# building my first gaming computer



## Morgiee101 (Jun 30, 2008)

hi guys i'm looking for some sugestions on what i should put in my first gaming computer, iv'e built basic computers but nothing as big as a gaming computer, however i can build computers just not good at what i should put in them lol.

Im looking to build a gaming computer no more than 300 pound if i can help it or 478 Dollers if your american lol.

from this gaming computer i want to be able to play the new COD modern warfare 2 and some hi spec games like kane anf lynch, and need for speed shift 

Thanks for your help

Morgiee


----------



## Wrench97 (May 10, 2008)

300 is going to tough for a gaming PC that would be spent on a decent power supply and video card.
Have a look here at the $800 AMD build and we'll go from there> http://www.techsupportforum.com/f24...-are-6-suggested-models-with-spec-367415.html


----------



## Tyree (May 10, 2009)

Do you need monitor, keyboard, mouse and OS also?


----------



## Morgiee101 (Jun 30, 2008)

well... idealy yes i supose i could use my current one at the moment


----------



## Tyree (May 10, 2009)

The $800 Intel build: Minus $100 for the OS-$35 for the CPU cooler-go with a ATI4850 for $35 less than the 9800GTX. That still comes to $630 in US prices.


----------

DATA EXTRACT
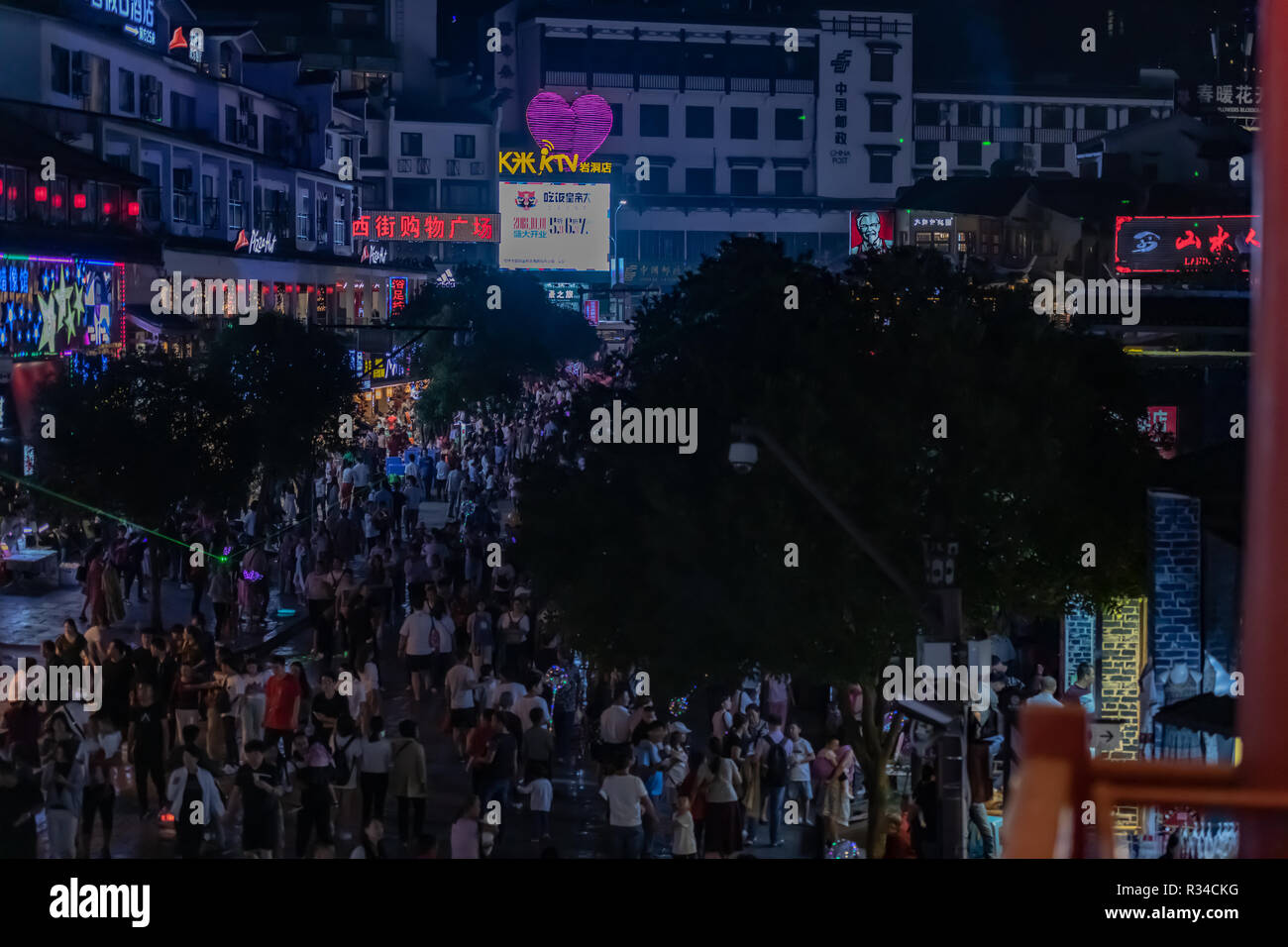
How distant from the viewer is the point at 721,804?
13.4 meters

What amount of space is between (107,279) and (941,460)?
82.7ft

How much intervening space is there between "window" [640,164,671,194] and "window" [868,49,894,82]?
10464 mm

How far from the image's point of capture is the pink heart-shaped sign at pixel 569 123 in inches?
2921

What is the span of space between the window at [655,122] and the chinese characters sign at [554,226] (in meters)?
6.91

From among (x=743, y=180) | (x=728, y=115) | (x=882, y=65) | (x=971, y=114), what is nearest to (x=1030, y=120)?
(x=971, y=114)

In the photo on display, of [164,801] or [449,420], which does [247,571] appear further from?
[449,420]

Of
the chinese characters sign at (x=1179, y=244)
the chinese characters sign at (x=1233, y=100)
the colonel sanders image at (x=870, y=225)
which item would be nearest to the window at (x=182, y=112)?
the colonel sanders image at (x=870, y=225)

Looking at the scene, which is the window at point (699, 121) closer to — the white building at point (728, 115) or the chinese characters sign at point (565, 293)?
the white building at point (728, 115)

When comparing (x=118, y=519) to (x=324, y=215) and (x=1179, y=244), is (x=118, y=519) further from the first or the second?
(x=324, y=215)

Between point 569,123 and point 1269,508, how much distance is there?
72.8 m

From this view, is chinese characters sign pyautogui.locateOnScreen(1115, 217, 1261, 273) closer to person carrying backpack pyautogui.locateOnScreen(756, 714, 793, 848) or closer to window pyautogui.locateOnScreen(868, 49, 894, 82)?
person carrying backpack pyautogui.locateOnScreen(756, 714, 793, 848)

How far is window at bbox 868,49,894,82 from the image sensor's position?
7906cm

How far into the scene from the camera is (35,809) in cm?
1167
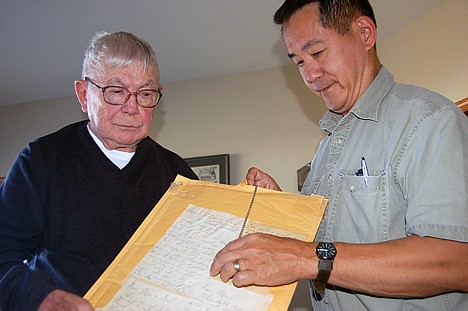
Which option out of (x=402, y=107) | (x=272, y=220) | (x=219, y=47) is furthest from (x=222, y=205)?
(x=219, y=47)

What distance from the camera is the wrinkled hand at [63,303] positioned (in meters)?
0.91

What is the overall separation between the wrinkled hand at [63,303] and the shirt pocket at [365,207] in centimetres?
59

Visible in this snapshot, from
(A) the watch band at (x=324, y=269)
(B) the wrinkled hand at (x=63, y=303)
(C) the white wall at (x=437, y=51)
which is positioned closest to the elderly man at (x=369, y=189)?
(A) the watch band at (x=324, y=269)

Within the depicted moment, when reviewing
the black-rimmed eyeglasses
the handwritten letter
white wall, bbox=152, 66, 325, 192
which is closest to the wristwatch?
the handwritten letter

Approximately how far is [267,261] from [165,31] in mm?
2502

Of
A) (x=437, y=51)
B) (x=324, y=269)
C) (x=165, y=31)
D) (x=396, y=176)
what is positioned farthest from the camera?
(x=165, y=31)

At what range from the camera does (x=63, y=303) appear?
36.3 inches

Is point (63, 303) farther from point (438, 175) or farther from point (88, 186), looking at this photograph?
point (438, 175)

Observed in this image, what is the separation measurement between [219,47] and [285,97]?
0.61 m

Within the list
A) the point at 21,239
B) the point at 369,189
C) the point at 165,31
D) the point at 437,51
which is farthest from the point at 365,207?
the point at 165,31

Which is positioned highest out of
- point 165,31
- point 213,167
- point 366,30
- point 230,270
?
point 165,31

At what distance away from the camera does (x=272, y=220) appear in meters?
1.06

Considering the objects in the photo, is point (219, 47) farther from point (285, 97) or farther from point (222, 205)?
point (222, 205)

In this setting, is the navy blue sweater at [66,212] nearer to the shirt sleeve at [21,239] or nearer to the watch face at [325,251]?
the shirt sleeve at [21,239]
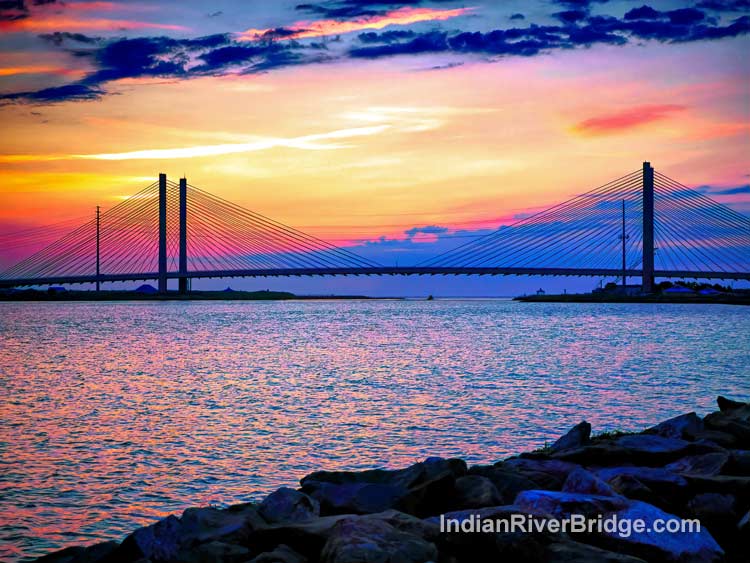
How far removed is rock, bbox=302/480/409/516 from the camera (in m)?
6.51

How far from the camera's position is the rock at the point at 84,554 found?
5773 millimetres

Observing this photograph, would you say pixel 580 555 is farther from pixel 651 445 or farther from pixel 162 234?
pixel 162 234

REQUIREMENT A
Repeat the part of the forum thread from "The $800 Intel" to "in US prices." word for word.
REQUIREMENT B
Reproduce the records exactly, from the line with "Within the list" through the end of the records, and leave the pictures out.
The forum thread and the records have no connection to each other.

RESULT A
The $800 Intel build: Minus $100 for the OS-$35 for the CPU cooler-go with a ATI4850 for $35 less than the 9800GTX. That still comes to $630 in US prices.

RESULT B
Within the list
A) the point at 21,239
B) the point at 369,189
C) the point at 165,31
D) the point at 437,51
which is farthest from the point at 365,207?
the point at 165,31

Which is positioned highest out of
- point 165,31
- point 213,167
- point 366,30
- point 230,270
?
point 165,31

At what distance away from the camera does (x=272, y=220) appear in meters?
1.06

Considering the objects in the photo, is point (219, 47) farther from point (285, 97) or farther from point (222, 205)?
point (222, 205)

In this setting, is the navy blue sweater at [66,212] nearer to the shirt sleeve at [21,239] or nearer to the watch face at [325,251]?
the shirt sleeve at [21,239]
How far removed is rock, bbox=302/480/409/516 from the camera (in m)?
6.51

How far from the camera's position is the rock at the point at 84,554 found?
5773 millimetres

Observing this photograph, would you say pixel 580 555 is farther from pixel 651 445 or farther from pixel 162 234?
pixel 162 234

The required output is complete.